## Goal
Print verbatim the lines of the entries from the one containing "In the scene" to the last, inclusive, and no others.

Extracted data entries
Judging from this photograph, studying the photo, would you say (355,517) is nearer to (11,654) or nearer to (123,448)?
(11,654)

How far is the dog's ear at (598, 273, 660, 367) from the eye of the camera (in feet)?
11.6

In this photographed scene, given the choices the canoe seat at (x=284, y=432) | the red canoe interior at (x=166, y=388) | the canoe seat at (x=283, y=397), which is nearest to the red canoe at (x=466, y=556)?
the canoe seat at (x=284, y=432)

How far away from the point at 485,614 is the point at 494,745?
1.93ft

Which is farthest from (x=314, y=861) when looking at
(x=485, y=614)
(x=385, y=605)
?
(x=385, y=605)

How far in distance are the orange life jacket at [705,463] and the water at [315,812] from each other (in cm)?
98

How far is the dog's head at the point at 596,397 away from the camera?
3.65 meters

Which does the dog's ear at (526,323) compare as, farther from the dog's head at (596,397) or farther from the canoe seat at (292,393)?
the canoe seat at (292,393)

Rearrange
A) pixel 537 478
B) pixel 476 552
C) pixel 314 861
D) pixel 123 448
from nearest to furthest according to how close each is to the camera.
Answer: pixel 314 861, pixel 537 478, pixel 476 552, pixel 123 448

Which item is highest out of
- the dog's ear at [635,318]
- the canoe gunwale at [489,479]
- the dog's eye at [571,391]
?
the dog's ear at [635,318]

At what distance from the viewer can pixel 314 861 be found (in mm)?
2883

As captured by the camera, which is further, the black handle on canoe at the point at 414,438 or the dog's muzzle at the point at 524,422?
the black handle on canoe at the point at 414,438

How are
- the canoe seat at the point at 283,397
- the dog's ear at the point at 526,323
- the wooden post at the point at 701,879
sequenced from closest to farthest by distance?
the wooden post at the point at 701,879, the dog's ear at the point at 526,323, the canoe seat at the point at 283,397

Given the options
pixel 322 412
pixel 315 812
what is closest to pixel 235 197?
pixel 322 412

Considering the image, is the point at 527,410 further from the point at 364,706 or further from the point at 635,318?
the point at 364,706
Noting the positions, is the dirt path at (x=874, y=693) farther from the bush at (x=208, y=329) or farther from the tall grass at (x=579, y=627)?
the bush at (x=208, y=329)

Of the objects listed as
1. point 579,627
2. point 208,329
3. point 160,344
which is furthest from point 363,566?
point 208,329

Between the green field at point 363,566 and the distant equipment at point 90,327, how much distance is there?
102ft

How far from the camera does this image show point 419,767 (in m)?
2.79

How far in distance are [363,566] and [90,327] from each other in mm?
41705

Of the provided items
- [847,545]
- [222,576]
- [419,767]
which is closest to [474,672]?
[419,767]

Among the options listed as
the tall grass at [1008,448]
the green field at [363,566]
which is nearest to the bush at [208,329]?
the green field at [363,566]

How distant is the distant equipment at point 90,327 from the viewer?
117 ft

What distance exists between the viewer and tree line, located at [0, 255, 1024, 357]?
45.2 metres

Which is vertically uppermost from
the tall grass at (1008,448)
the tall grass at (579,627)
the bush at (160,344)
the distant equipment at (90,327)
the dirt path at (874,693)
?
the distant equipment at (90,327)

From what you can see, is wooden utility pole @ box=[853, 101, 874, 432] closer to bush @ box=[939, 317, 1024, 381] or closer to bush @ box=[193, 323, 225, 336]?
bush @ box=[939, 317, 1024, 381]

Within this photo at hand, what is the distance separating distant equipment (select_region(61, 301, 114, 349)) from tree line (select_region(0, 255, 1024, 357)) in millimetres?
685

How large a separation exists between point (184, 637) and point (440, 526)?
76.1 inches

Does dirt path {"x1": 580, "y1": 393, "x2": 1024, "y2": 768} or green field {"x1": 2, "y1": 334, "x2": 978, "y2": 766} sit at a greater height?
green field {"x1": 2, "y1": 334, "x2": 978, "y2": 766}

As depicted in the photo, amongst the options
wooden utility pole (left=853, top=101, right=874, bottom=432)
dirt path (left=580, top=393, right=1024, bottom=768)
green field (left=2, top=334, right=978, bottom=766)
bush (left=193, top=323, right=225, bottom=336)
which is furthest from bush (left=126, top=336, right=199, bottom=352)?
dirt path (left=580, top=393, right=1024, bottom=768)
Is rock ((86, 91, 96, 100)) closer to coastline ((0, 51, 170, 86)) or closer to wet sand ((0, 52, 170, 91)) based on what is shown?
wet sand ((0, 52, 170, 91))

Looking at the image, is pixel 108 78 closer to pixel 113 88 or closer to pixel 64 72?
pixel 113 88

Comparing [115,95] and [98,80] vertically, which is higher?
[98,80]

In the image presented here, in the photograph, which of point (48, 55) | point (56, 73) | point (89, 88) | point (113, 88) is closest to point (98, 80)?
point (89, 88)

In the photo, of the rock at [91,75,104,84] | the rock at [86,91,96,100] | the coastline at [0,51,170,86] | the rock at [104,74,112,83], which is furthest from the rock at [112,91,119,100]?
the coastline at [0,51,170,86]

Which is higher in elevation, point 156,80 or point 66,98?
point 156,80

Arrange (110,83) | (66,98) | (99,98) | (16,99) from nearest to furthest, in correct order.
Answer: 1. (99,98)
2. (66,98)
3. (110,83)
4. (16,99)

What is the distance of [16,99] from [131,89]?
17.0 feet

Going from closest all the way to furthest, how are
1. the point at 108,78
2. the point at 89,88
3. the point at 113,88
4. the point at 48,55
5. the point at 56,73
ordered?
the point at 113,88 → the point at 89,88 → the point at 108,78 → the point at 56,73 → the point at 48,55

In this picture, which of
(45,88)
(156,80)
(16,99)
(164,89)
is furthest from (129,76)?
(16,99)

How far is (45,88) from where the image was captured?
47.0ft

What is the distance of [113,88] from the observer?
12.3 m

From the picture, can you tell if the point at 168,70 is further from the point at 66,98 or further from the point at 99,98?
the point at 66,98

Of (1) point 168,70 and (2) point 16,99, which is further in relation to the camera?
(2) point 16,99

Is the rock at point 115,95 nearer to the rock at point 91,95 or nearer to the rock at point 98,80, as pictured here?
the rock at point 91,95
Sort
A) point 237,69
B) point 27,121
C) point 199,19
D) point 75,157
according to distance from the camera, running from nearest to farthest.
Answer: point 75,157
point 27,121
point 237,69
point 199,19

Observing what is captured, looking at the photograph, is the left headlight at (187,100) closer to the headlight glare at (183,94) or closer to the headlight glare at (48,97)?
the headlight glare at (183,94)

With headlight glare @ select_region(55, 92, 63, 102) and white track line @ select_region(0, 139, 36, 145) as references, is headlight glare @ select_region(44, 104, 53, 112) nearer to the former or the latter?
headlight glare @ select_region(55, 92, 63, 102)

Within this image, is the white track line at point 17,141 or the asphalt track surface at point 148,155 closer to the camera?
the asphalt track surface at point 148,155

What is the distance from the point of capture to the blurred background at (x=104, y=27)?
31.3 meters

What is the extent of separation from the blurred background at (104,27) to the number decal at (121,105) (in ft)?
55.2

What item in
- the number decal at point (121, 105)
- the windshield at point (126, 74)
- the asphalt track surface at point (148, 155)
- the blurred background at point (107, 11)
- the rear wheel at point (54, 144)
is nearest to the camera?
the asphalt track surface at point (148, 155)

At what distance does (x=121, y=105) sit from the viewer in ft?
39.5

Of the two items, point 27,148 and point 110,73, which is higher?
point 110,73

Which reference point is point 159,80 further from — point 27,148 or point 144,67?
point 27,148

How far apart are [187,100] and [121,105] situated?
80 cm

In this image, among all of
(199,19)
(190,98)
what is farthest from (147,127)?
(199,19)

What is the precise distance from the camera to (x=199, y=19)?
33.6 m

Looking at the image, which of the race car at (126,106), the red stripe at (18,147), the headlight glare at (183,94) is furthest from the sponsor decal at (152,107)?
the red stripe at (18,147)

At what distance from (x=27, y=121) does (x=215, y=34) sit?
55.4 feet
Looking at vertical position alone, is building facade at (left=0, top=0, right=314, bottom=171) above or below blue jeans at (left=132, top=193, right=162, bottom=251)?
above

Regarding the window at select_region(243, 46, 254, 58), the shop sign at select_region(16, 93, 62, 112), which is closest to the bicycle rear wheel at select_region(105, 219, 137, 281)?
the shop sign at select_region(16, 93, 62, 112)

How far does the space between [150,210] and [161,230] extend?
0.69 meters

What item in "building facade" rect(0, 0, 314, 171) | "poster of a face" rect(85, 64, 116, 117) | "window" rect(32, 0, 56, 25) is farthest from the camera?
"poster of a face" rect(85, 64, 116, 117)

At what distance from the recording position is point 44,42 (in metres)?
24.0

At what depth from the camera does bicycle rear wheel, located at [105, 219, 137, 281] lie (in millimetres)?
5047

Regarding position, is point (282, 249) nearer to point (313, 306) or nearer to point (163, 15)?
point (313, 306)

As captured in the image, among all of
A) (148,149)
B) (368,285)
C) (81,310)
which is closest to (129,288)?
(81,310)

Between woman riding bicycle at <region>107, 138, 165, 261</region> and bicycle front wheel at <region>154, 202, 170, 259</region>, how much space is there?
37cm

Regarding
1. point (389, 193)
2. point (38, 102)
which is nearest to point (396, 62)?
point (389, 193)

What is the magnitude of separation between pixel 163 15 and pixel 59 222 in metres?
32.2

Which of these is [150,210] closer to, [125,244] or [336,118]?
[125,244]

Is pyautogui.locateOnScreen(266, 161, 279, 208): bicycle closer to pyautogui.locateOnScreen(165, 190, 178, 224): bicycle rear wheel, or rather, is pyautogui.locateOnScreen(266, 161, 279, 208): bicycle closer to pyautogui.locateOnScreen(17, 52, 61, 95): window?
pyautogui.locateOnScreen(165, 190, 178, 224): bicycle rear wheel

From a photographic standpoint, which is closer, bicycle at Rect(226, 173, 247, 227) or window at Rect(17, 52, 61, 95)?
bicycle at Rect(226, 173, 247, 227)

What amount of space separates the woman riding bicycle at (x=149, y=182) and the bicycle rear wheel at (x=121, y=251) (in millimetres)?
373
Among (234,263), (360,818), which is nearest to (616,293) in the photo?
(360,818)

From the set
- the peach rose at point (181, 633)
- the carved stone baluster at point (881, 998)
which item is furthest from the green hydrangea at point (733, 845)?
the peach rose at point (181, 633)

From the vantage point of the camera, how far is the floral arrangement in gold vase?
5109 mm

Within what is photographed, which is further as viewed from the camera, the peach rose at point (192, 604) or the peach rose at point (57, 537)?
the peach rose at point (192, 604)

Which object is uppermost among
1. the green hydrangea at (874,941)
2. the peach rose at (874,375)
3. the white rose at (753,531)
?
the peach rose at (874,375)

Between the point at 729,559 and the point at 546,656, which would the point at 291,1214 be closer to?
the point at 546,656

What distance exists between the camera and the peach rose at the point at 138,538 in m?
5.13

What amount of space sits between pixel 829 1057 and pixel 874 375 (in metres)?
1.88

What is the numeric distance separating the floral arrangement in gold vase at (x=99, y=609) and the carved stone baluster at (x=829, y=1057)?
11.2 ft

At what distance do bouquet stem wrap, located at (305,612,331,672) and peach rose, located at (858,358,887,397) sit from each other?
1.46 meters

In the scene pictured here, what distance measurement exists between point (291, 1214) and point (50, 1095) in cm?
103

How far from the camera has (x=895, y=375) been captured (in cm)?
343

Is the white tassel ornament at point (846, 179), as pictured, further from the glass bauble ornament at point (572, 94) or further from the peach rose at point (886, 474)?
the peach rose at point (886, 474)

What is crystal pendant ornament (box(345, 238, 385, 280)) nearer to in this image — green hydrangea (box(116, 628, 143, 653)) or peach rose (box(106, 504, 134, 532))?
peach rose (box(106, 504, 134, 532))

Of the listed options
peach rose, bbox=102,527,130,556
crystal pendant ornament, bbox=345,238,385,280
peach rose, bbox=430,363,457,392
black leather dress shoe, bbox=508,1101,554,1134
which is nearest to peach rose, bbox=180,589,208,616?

## Response to the exercise
In the scene pictured here, what distance measurement exists between point (291, 1214) and point (50, 1095) in cm?
103

How far from the camera has (x=895, y=375) been captured (in cm)?
343

Is the white tassel ornament at point (846, 179), as pictured, further from the glass bauble ornament at point (572, 94) or further from the peach rose at point (886, 474)?
the peach rose at point (886, 474)

What is crystal pendant ornament (box(345, 238, 385, 280)) nearer to in this image — green hydrangea (box(116, 628, 143, 653)) or peach rose (box(106, 504, 134, 532))?
peach rose (box(106, 504, 134, 532))

Of the listed options
peach rose, bbox=102,527,130,556
crystal pendant ornament, bbox=345,238,385,280
peach rose, bbox=430,363,457,392
black leather dress shoe, bbox=508,1101,554,1134
which is nearest to peach rose, bbox=180,589,208,616?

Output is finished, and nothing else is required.